Oil Wars–The Empire Strikes Back

Oil Wars–The Empire Strikes Back

Against the Current, No. 29, November/December 1990

The Editors


AT THE BEGINNING of the Summer of 1990, the Cold War was over. Global tensions were receding. The “Soviet Menace” was history; peace talks were underway from El Salvador to South Africa; there was talk of a peace dividend, or at least what would be left over after clearing out the savings and loan cesspool.

Before the summer was out, the largest United States military mobilization since Vietnam—and the most rapid in history—was in place in the Persian Gulf and the Arabian Peninsula. Public opinion pollsters spoke of an expectation of war and a positive attitude toward it (anticipating a short and victorious conflict).

★ ★ ★ ★ ★ ★ ★

Written request - Can you reproduce, word for word, the stretch of the "Oil Wars" editorial above from "The Editors" through "and loan cesspool."?

★ ★ ★ ★ ★ ★ ★

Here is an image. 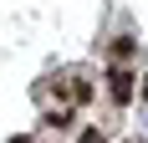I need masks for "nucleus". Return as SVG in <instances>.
<instances>
[{
	"label": "nucleus",
	"mask_w": 148,
	"mask_h": 143,
	"mask_svg": "<svg viewBox=\"0 0 148 143\" xmlns=\"http://www.w3.org/2000/svg\"><path fill=\"white\" fill-rule=\"evenodd\" d=\"M107 87H112V97H118V102H128V97H133V72H128V67L107 72Z\"/></svg>",
	"instance_id": "obj_1"
}]
</instances>
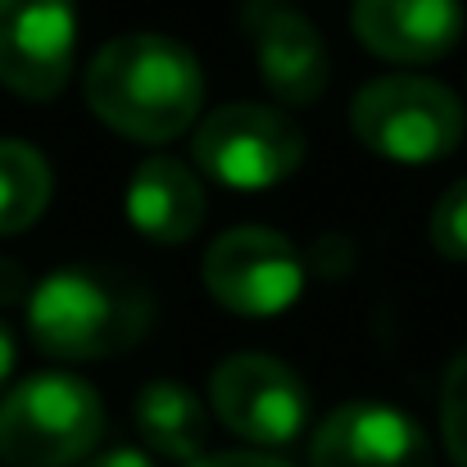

★ ★ ★ ★ ★ ★ ★

In response -
The Editors


AT THE BEGINNING of the Summer of 1990, the Cold War was over. Global tensions were receding. The “Soviet Menace” was history; peace talks were underway from El Salvador to South Africa; there was talk of a peace dividend, or at least what would be left over after clearing out the savings and loan cesspool.